Data in this exercise:
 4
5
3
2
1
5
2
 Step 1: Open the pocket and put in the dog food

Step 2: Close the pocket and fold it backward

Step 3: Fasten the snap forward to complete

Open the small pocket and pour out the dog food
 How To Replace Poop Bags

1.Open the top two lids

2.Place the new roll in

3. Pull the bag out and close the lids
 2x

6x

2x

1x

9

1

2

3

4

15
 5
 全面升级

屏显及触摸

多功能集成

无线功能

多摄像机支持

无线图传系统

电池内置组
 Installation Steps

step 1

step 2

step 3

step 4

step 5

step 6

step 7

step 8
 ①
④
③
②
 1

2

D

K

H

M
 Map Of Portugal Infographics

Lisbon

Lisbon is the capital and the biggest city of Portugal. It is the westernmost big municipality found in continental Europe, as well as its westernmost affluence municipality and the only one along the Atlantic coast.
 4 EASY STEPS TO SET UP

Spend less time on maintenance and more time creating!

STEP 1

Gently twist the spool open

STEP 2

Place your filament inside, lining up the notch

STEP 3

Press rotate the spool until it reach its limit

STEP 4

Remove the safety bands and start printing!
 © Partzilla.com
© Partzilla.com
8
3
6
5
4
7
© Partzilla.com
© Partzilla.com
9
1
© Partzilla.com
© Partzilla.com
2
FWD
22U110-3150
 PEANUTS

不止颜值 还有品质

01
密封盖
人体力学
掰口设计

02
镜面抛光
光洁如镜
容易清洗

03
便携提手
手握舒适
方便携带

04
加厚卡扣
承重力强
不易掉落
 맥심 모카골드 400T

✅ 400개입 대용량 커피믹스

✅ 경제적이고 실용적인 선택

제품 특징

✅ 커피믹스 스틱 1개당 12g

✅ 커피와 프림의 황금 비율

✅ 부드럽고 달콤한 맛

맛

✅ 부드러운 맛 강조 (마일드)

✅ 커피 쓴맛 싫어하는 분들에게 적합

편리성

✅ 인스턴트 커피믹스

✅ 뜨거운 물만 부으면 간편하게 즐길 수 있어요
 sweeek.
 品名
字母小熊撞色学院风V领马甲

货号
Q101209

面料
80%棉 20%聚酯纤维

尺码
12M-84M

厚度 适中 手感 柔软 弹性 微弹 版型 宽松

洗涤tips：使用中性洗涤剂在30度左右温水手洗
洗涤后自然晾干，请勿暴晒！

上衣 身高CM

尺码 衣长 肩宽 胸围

Instructions to follow:
Each line above from the one with "Step 1: Open" up to and including the one with "Lisbon is the" must be set down exactly, and no line outside that span may appear.

Written solution:
 Step 1: Open the pocket and put in the dog food

Step 2: Close the pocket and fold it backward

Step 3: Fasten the snap forward to complete

Open the small pocket and pour out the dog food
 How To Replace Poop Bags

1.Open the top two lids

2.Place the new roll in

3. Pull the bag out and close the lids
 2x

6x

2x

1x

9

1

2

3

4

15
 5
 全面升级

屏显及触摸

多功能集成

无线功能

多摄像机支持

无线图传系统

电池内置组
 Installation Steps

step 1

step 2

step 3

step 4

step 5

step 6

step 7

step 8
 ①
④
③
②
 1

2

D

K

H

M
 Map Of Portugal Infographics

Lisbon

Lisbon is the capital and the biggest city of Portugal. It is the westernmost big municipality found in continental Europe, as well as its westernmost affluence municipality and the only one along the Atlantic coast.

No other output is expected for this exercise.